TEMPO.CO, Jakarta - Sekitar 70 nelayan warga Pulau Pari, Kepulauan Seribu, menyerahkan bukti kepemilikan tanah di pulau itu ke kantor Ombudsman Republik Indonesia, Rabu. Penyerahan bukti tersebut terkait dengan konflik kepemilikan tanah antara warga lokal dan pengembang PT Bumi Pari Asri yang mengklaim menguasai 90 persen lahan Pulau Pari.
“Kami menyerahkan data-data penguasaan tanah di Pulau Pari,” ujar Koordinator Koalisi Selamatkan Pulau Pari, Tigor Hutapea, Rabu, 24 Mei 2017. Tigor mengatakan penyerahan data tersebut menjadi bukti bahwa nelayan adalah pemilik lahan Pulau Pari. “Mereka telah bermukim sejak puluhan tahun silam.”
Baca: Terancam Digusur Swasta, Warga Pulau Pari Mengadu
Beberapa tahun lalu, ujar Tigor, mendadak PT Bumi Pari Asri mengklaim telah memiliki sertifikat tanah di Pulau Pari. Mereka kemudian melaporkan seorang warga bernama Edi Priadi, 62 tahun, karena dianggap masuk pekarangan tanah mereka. “Padahal perusahaan tak memiliki bukti kuat telah memiliki tanah di tempat itu,” ujar Tigor.
Perusahaan milik Pintarso Adijanto itu sebelumnya pernah mengaku kepada Tempo telah memiliki sertifikat hak milik (SHM) dan hak guna bangunan (HGB). Badan Pertanahan Nasional (BPN) Jakarta Utara juga membenarkan bahwa SHM tersebut telah diterbitkan pada 2015. Lahan itu disertifikatkan atas 80 nama perorangan yang berafiliasi dengan perusahaan.
“Kami menduga terbitnya puluhan sertifikat SHM dan HGB ini penuh dengan rekayasa,” kata Tigor. Warga Pulau Pari menuding BPN Jakarta Utara melakukan maladministrasi saat menerbitkan sertifikat untuk perusahaan karena sejumlah persyaratan tak pernah dilakukan BPN. Mereka menduga BPN Jakarta Utara tak melakukan pengukuran tanah dan keterangan bebas konflik dari warga.
Menurut Tigor, warga setempat tidak pernah menjual tanahnya ke perusahaan. Mereka juga tak pernah mengenali orang-orang yang berafiliasi dengan PT Bumi Pari Asri. “Kami minta agar Ombudsman melakukan pemeriksaan lapangan ke Pulau Pari bersama warga untuk mencari kebenaran sertifikat yang dikeluarkan BPN,” ucap Tigor.
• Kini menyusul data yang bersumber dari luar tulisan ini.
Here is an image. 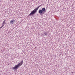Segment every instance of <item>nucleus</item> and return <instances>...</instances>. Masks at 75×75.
I'll use <instances>...</instances> for the list:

Ombudsman, ujar Tigor, harus melakukan pemeriksaan terhadap semua sertifikat SHM dan HGB yang terbit di Pulau Pari, yang diduga keras melanggar PP Nomor 24 Tahun 1997. Tigor juga mendesak agar Ombudsman memberi rekomendasi bahwa telah terjadi maladministrasi atas penerbitan SHM dan HGB yang terbit atas nama PT Bumi Pari.
Baca juga: Dilaporkan Warga Pulau Pari ke Ombudsman, Ini Kata BPN Jakut
“Kami minta Ombudsman memberikan rekomendasi agar sertifikat yang terbit di Pulau Pari atas nama PT Bumi Pari dibatalkan,” tutur Tigor. “Kami juga meminta agar Ombudsman menjamin hak atas tanah nelayan Pulau Pari.”